Untangling the web of systemic autoinflammatory diseases

Abstract

The innate immune system is involved in the pathophysiology of systemic autoinflammatory diseases (SAIDs), an enlarging group of disorders caused by dysregulated production of proinflammatory cytokines, such as interleukin-1β and tumor necrosis factor-α, in which autoreactive T-lymphocytes and autoantibodies are indeed absent.
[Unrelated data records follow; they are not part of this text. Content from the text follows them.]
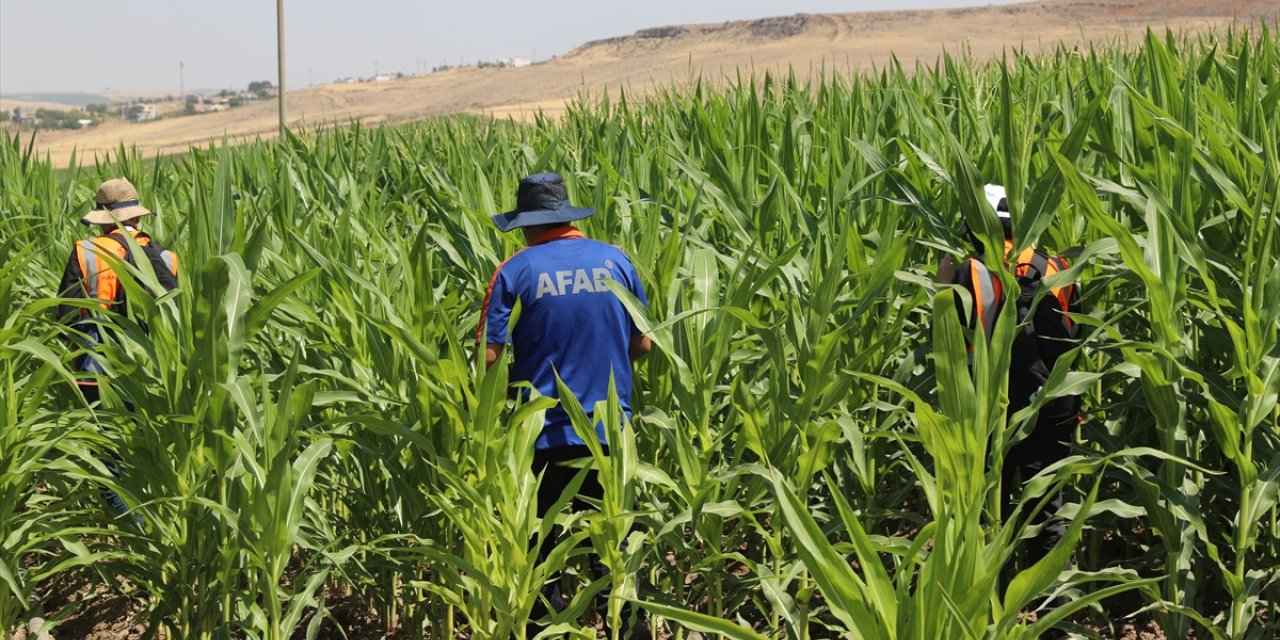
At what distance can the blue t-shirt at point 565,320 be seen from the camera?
378 cm

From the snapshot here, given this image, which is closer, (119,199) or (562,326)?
(562,326)

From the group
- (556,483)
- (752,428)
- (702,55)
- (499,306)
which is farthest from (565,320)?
(702,55)

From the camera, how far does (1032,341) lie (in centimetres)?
361

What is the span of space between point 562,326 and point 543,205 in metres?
0.41

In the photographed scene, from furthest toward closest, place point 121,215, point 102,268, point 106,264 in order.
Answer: point 121,215, point 102,268, point 106,264

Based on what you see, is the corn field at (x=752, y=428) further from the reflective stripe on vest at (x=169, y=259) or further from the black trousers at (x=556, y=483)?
the reflective stripe on vest at (x=169, y=259)

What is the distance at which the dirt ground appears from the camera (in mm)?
61875

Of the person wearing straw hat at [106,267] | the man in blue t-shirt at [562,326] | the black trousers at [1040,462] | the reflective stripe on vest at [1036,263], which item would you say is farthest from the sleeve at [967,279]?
the person wearing straw hat at [106,267]

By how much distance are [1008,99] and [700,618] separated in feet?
5.19

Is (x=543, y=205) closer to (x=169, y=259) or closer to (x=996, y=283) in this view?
(x=996, y=283)

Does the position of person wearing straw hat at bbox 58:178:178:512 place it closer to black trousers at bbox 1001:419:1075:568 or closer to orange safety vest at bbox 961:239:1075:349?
orange safety vest at bbox 961:239:1075:349

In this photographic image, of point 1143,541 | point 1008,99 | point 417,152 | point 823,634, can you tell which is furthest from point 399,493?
point 417,152

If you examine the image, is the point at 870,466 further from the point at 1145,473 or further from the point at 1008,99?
the point at 1008,99

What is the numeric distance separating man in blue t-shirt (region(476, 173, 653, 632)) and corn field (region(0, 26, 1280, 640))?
165mm
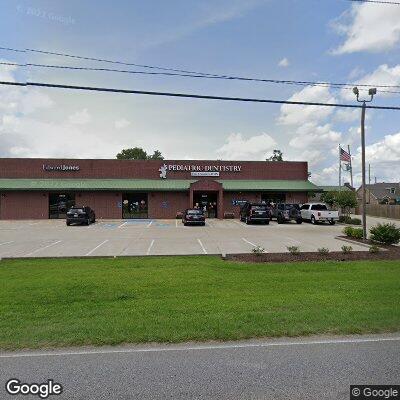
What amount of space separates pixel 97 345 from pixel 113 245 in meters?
12.9

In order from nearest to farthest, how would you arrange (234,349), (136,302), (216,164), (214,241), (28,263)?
(234,349) → (136,302) → (28,263) → (214,241) → (216,164)

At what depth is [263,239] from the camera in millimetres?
20828

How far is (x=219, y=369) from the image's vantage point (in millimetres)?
4734

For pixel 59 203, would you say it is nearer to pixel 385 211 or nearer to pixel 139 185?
pixel 139 185

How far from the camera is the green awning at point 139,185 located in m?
37.2

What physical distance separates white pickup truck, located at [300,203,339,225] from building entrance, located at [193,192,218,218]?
962cm

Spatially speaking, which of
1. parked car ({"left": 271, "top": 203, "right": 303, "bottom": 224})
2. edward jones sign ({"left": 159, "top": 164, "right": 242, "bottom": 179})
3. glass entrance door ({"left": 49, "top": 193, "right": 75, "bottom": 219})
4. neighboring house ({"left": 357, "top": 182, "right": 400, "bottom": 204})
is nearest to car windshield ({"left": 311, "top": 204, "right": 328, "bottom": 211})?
parked car ({"left": 271, "top": 203, "right": 303, "bottom": 224})

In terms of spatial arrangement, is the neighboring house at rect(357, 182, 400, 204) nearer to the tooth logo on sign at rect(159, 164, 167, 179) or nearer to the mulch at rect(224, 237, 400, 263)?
the tooth logo on sign at rect(159, 164, 167, 179)

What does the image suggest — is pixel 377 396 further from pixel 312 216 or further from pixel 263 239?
pixel 312 216

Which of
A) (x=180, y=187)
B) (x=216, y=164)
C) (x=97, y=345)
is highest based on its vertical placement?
(x=216, y=164)

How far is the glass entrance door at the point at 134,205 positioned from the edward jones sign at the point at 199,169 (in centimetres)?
333

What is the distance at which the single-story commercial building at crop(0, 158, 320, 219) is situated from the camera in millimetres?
37688

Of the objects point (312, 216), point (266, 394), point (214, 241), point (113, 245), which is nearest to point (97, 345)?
point (266, 394)

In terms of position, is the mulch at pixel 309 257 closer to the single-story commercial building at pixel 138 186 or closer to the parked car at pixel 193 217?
the parked car at pixel 193 217
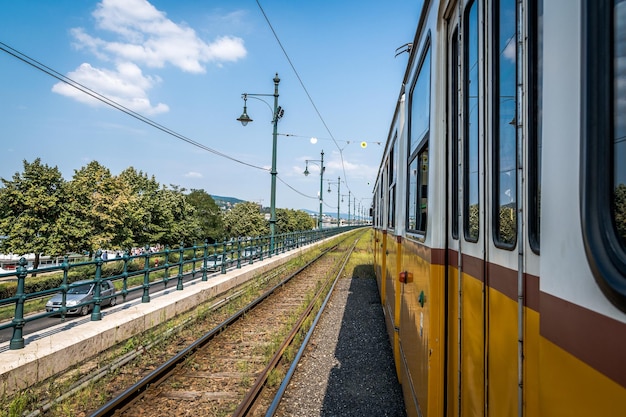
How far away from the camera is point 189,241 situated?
237 feet

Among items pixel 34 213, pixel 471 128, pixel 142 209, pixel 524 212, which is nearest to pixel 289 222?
pixel 142 209

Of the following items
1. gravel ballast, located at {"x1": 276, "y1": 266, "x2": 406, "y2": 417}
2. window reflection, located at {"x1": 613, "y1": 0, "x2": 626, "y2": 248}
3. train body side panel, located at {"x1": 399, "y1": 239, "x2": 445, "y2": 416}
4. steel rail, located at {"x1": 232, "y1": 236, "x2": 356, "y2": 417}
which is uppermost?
window reflection, located at {"x1": 613, "y1": 0, "x2": 626, "y2": 248}

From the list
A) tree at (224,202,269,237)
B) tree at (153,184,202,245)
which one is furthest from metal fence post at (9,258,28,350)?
tree at (224,202,269,237)

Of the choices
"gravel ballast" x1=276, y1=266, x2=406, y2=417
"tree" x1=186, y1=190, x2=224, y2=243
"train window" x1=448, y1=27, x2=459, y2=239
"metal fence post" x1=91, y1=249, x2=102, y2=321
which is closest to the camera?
"train window" x1=448, y1=27, x2=459, y2=239

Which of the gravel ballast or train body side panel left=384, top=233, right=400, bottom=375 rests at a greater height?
train body side panel left=384, top=233, right=400, bottom=375

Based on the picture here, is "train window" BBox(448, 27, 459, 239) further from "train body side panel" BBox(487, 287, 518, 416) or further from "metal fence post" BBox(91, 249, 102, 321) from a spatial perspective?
"metal fence post" BBox(91, 249, 102, 321)

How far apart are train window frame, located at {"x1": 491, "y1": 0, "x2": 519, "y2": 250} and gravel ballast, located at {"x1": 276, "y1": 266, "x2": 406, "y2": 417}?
374 cm

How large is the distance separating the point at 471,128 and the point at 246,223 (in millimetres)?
104108

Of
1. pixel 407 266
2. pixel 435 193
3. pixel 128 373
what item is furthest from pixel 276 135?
pixel 435 193

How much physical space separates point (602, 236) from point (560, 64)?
45 centimetres

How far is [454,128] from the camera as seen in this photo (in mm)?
2561

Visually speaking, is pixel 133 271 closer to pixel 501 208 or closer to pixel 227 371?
pixel 227 371

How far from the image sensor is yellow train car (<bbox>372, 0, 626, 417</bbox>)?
926 millimetres

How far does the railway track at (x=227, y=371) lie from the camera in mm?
4758
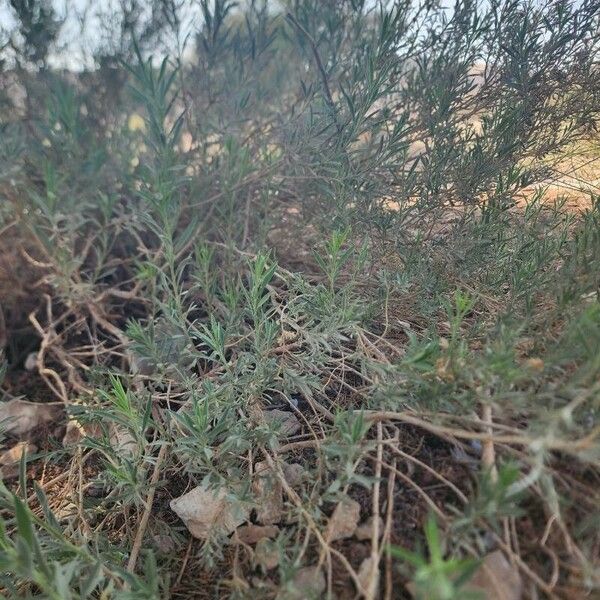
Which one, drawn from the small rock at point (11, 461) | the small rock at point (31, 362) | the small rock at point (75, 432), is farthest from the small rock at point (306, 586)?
the small rock at point (31, 362)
A widely deranged innate immunity leads to overactivity of proinflammatory cytokines and subsequent multisite inflammatory symptoms depicting various conditions, such as hereditary periodic fevers, granulomatous disorders, and pyogenic diseases, collectively described in this review. Further research should enhance our understanding of the genetics behind SAIDs, unearth triggers of inflammatory attacks, and result in improvement for their diagnosis and treatment.

Figure 1

Anteroposterior radiograph performed in a 12-year-old boy with chronic infantile neurological cutaneous and articular (CINCA) syndrome, showing a calcified mass-like region in the physis of the distal femur (see white arrows). Osteoarthropathy of CINCA patients is a unique feature of this condition, caused by abnormal endochondral bone growth, mainly affecting large joints and long bones, beginning in the first infancy and causing striking changes until skeletal maturity.

Figure 2

Schematic representation of the main pathophysiologic mechanisms involved in the less frequently diagnosed systemic autoinflammatory diseases. Blau syndrome (BLAU) and NLRP12-associated autoinflammatory disorder (NLRP12-AD) are caused by altered nuclear factor-κB (NF-κB) regulation, caused, respectively, by NOD2 and NLRP12 gene mutations. Deficiency of the interleukin-1 (IL-1) receptor antagonist (DIRA) and deficiency of interleukin-36 (IL-36) receptor antagonist (DITRA) are linked to mutations of genes coding, respectively, for IL-1 receptor antagonist (IL-1Ra) and IL-36 receptor antagonist (IL-36Ra). These mutations lead to the loss of IL-1β and IL-36 natural inhibition, resulting in uncontrolled proinflammatory responses. PAPA syndrome (PAPAs) is associated with increased IL-1β processing and secretion, as a consequence of proline-serine-threonine phosphatase-interacting protein 1 (PSTPIP1) gene mutations. Proteasome-associated diseases (PAD) are caused by mutations in the proteasome subunit beta type 8 (PSMB8), which lead to the accumulation of ubiquitinated proteins (Ub-proteins) and in turn to p38 phosphorylation, resulting in enhanced proinflammatory responses.

Figure 3

Cold-induced skin rash in a young patient with NLRP12-associated autoinflammatory disorder.